_Work instructions_
Please reproduce the material below word for word, keeping every line unchanged and in the same order.

══════

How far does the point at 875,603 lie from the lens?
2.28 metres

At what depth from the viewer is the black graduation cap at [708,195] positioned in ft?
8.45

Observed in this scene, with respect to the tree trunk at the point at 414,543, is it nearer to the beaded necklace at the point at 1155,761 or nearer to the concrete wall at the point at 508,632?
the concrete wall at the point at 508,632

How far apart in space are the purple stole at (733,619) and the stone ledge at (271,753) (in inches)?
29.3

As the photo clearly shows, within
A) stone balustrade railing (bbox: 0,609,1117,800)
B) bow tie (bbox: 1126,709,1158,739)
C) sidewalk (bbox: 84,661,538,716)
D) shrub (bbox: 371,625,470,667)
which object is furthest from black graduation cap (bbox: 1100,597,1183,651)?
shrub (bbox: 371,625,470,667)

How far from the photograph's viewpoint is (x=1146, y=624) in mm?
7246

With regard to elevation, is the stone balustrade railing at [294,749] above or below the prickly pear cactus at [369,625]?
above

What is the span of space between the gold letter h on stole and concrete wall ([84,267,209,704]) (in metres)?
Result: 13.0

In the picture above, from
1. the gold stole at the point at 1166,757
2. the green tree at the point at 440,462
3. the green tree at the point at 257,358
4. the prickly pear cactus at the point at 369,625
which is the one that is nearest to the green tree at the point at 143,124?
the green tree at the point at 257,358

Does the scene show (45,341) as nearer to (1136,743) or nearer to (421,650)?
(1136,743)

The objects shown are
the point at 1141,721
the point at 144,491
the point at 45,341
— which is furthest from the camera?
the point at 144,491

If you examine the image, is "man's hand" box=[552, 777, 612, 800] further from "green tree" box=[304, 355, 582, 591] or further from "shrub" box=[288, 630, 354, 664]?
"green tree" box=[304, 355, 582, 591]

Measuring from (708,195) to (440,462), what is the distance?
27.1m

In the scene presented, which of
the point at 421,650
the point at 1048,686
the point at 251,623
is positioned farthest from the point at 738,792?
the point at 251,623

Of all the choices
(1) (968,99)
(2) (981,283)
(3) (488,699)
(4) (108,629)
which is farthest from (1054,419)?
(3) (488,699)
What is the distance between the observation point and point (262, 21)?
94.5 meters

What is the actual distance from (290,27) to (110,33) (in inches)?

══════

_Expected output_
How far does the point at 875,603 lie from the lens?
2.28 metres

At what depth from the viewer is the black graduation cap at [708,195] positioned in ft?
8.45

Observed in this scene, with respect to the tree trunk at the point at 414,543, is it nearer to the beaded necklace at the point at 1155,761 or nearer to the concrete wall at the point at 508,632?
the concrete wall at the point at 508,632

How far apart in space are the purple stole at (733,619) and the stone ledge at (271,753) (in inches)?
29.3

As the photo clearly shows, within
A) stone balustrade railing (bbox: 0,609,1117,800)
B) bow tie (bbox: 1126,709,1158,739)
C) sidewalk (bbox: 84,661,538,716)
D) shrub (bbox: 371,625,470,667)
which object is furthest from black graduation cap (bbox: 1100,597,1183,651)?
shrub (bbox: 371,625,470,667)

How far from the photograph's viewpoint is (x=1146, y=624) in mm?
7246

With regard to elevation, is the stone balustrade railing at [294,749] above or below the prickly pear cactus at [369,625]?
above

What is the span of space between the gold letter h on stole and concrete wall ([84,267,209,704]) (in metres)?
Result: 13.0

In the picture above, from
1. the gold stole at the point at 1166,757
2. the green tree at the point at 440,462
3. the green tree at the point at 257,358
4. the prickly pear cactus at the point at 369,625
which is the one that is nearest to the green tree at the point at 143,124?
the green tree at the point at 257,358

Does the scene show (45,341) as nearer to (1136,743) or nearer to (421,650)?
(1136,743)

The objects shown are
the point at 1141,721
the point at 144,491
the point at 45,341
— which is furthest from the camera?
the point at 144,491

If you examine the image, is "man's hand" box=[552, 777, 612, 800] further from "green tree" box=[304, 355, 582, 591] or further from "shrub" box=[288, 630, 354, 664]?
"green tree" box=[304, 355, 582, 591]

Measuring from (708,195) to (440,462), what is the distance?
27.1m

In the scene presented, which of
the point at 421,650
the point at 1048,686
the point at 251,623
is positioned farthest from the point at 738,792?
the point at 251,623

Of all the choices
(1) (968,99)
(2) (981,283)
(3) (488,699)
(4) (108,629)
which is farthest from (1054,419)?
(3) (488,699)
What is the distance between the observation point and point (262, 21)?
94.5 meters

What is the actual distance from (290,27) to (110,33) (in inches)?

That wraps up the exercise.